Unsupervised Learning¶

Unsupervised Learning - K-Means¶

Introduction to Unsupervised Learning¶

We learnt about supervised learning and its methods. To recap, supervised learning involves training a machine learning model with data mapped to a target. The model learns the mapping and given a test data outside of the training data, it is able to make predictions. Unsupervised learning necessitates no training data mapped to a target. Infact, there is no training involved. The algorithms are able to generate various insights into the data and hence called unsupervised learning. One popular example of unsupervised learning is clustering.

Introduction to Clustering¶

Finding groups based on a criterion in the dataset is called clustering. The criterion could be a spatial distribution involving distance between nearby points or could involve another metric such as density based on presence of neighbors. A basic clustering algorithm is called k-means clustering which is a spatial clustering algorithm.

k-means clustering¶

k-means clustering takes in k number of clusters that could potentially exist in a data set and outputs associations of each member of the dataset to a cluster in the range [1, k]. k-means initially randomly associates each data point to a random cluster in the range [1, k] and determines the centroid of each cluster. Later, in an iterative manner, the members associations as well as cluster centroids of k clusters are updated till a convergence criterion is achieved.

The Iris Dataset¶

The Iris dataset is a famous dataset used by Statisticians, Machine Learning Engineers and Data Scientists in his 1936 paper "The use of multiple measurements in taxonomic problems". The data consists of Iris flowers that belong to three different species.

The data set consists of various samples with four features per data point. These are:

length of the sepals (cm)
lenght of the petals (cm)
width of the sepals (cm) and
width of the petals (cm).

We shall learn to use these features and perform clustering using k-means to see various cluster realizations.

Load all relevant libraries:

import pandas as pd
import plotly.tools as tls
from sklearn.cluster import KMeans
from sklearn.cross_validation import train_test_split
iris = pd.read_csv('https://raw.githubusercontent.com/plotly/datasets/master/iris.csv')
iris.head()

Let us perform clustering by selecting number of clusters as 5 using the KMeans function. The max iteration can be specified which allows the K-Means algorithm to stop at a certain point if it doesnt reach a tolerance level (tol) below 0.0001 in that many steps.

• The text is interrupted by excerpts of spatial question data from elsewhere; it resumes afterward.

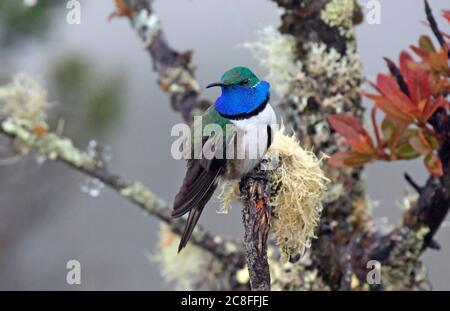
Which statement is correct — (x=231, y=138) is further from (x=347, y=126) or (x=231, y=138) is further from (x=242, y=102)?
(x=347, y=126)

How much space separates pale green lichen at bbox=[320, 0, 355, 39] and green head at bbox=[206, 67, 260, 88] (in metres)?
0.32

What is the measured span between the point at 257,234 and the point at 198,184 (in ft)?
0.44

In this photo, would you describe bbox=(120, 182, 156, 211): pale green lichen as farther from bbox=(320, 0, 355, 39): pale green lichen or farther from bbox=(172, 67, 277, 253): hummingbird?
bbox=(320, 0, 355, 39): pale green lichen

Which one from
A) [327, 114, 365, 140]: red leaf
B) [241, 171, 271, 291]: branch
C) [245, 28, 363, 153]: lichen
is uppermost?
[245, 28, 363, 153]: lichen

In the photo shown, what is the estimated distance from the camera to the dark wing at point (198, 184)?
0.97 metres

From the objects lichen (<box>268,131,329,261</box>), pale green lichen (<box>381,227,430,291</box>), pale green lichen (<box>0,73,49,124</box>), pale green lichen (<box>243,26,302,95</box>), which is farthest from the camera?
pale green lichen (<box>0,73,49,124</box>)

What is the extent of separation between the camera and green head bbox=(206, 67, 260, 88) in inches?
39.8

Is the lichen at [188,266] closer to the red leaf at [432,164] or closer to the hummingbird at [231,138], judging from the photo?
the hummingbird at [231,138]

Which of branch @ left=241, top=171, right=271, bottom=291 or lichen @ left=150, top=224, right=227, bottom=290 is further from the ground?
lichen @ left=150, top=224, right=227, bottom=290

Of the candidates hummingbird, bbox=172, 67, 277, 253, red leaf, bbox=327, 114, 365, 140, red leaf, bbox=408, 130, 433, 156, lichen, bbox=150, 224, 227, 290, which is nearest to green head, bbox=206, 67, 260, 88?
hummingbird, bbox=172, 67, 277, 253

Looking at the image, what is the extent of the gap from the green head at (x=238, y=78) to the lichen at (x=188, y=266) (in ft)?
1.74

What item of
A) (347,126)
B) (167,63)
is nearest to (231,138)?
(347,126)

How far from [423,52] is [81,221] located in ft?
6.04
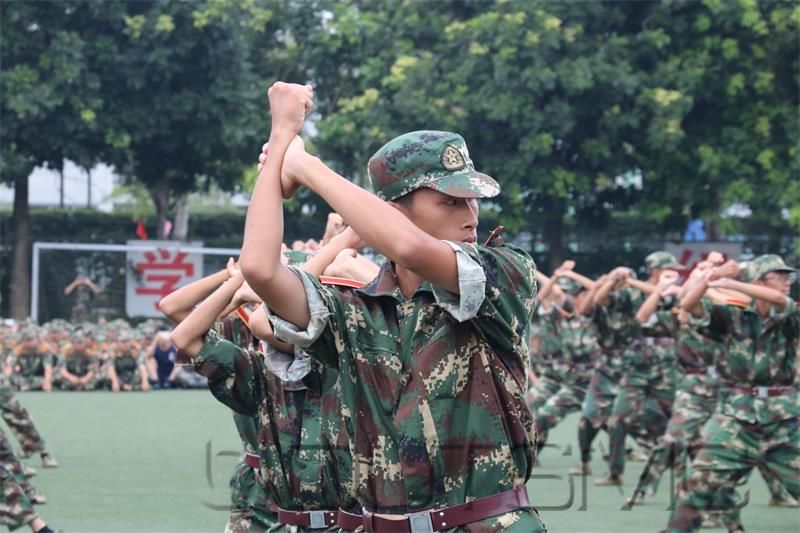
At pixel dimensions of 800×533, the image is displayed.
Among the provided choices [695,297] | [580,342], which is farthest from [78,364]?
[695,297]

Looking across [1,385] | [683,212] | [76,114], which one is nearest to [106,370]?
[76,114]

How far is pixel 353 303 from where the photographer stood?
4.54m

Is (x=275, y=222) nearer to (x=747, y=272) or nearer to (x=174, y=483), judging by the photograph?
(x=747, y=272)

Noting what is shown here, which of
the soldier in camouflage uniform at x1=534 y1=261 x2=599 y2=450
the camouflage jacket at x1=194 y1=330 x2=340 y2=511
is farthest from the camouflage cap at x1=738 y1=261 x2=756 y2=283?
the soldier in camouflage uniform at x1=534 y1=261 x2=599 y2=450

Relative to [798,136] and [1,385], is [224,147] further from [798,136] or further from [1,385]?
[1,385]

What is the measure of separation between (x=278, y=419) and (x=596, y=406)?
9143mm

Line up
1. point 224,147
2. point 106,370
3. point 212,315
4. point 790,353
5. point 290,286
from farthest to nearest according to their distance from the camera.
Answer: point 224,147, point 106,370, point 790,353, point 212,315, point 290,286

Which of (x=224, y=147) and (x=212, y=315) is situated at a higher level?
(x=224, y=147)

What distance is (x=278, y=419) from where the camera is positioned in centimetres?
671

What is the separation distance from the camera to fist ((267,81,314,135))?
14.1 feet

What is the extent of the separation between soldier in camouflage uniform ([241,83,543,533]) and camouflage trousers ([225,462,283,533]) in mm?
3051

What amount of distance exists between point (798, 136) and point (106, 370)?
13.7m

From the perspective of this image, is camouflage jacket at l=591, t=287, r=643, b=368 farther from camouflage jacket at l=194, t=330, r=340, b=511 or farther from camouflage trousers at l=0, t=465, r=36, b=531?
camouflage jacket at l=194, t=330, r=340, b=511

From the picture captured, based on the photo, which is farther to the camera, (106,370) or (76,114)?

features = ['SepalLength', 'SepalWidth', 'PetalLength', 'PetalWidth']
iris_train, iris_test = train_test_split(iris, train_size=0.9)
k_means = KMeans(n_clusters=5, init='k-means++', n_init=10, max_iter=300, tol=0.0001, precompute_distances='auto', verbose=0, random_state=None, copy_x=True, n_jobs=1)

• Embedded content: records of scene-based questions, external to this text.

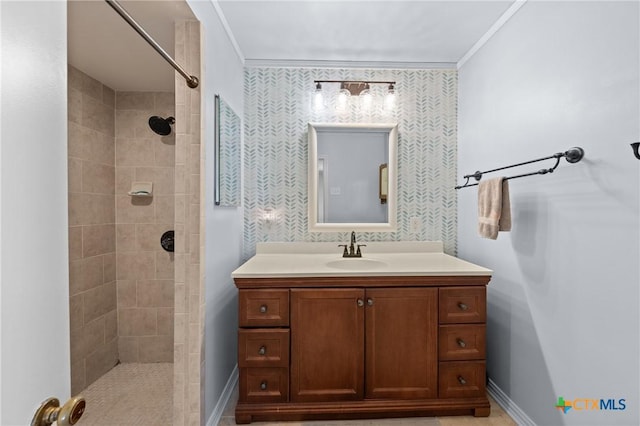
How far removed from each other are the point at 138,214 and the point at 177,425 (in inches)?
60.1

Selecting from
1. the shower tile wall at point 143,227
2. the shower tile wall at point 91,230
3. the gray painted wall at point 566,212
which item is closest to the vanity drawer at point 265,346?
the shower tile wall at point 143,227

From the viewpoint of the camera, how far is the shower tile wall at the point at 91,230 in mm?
2039

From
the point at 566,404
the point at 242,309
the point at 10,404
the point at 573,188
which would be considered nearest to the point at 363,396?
the point at 242,309

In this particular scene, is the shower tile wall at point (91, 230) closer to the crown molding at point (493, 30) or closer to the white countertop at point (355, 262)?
the white countertop at point (355, 262)

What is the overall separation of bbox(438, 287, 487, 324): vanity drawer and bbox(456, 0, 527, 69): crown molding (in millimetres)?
1573

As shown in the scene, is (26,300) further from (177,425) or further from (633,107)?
(633,107)

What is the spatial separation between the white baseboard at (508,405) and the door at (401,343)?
18.3 inches

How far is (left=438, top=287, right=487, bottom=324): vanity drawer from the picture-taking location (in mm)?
1817

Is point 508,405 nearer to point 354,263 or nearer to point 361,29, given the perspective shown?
point 354,263

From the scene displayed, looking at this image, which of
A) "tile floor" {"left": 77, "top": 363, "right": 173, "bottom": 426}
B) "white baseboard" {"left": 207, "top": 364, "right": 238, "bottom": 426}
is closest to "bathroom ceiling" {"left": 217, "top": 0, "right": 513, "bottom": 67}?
"white baseboard" {"left": 207, "top": 364, "right": 238, "bottom": 426}

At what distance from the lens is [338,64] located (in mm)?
2447

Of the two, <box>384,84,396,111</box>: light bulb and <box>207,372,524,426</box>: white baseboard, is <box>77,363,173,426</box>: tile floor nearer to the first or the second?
<box>207,372,524,426</box>: white baseboard

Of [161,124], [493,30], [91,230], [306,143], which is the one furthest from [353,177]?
[91,230]

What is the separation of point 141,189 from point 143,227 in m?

We can now fit the instantiated k_means to the features:

k_means.fit(iris_train[features])

The predict function provides predictions on which cluster the data in the test set will be associated to:

iris_y = k_means.predict(iris_test[features])

Exercise:¶

K-Means associates each data point to a cluster. We can see these associations post clustering in labels_ variable.

What is the type of labels_ data structure?
Map the associations of each data point in X to the cluster it belongs to by appending it to the dataframe. Create a new column called 'cluster' that contains the cluster number or id that the row associates itself with.
Print the first 5 rows of the training dataset with the cluster column.

In [2]:

from sklearn.cluster import KMeans
from sklearn.cross_validation import train_test_split

import pandas as pd

iris = pd.read_csv('https://raw.githubusercontent.com/plotly/datasets/master/iris.csv')

features = ['SepalLength', 'SepalWidth', 'PetalLength', 'PetalWidth']

iris_train, iris_test = train_test_split(iris, train_size=0.9)

k_means = KMeans(n_clusters=5, init='k-means++', n_init=10, max_iter=300, tol=0.0001, precompute_distances='auto', verbose=0, random_state=None, copy_x=True, n_jobs=1)
k_means.fit(iris_train[features])
iris_y = k_means.predict(iris_test[features])

Use dataframe .assign function.

In [ ]:

iris_train = iris_train.assign(cluster = k_means.labels_)
iris_train.head(5)

In [ ]:

ref_tmp_var = False


try:
    ref_assert_var = False
    import numpy as np
    
    if np.all(iris_train['cluster'] == k_means.labels_):
      ref_assert_var = True
      out = iris_train.head(5)
    else:
      ref_assert_var = False
    
except Exception:
    print('Please follow the instructions given and use the same variables provided in the instructions.')
else:
    if ref_assert_var:
        ref_tmp_var = True
    else:
        print('Please follow the instructions given and use the same variables provided in the instructions.')


assert ref_tmp_var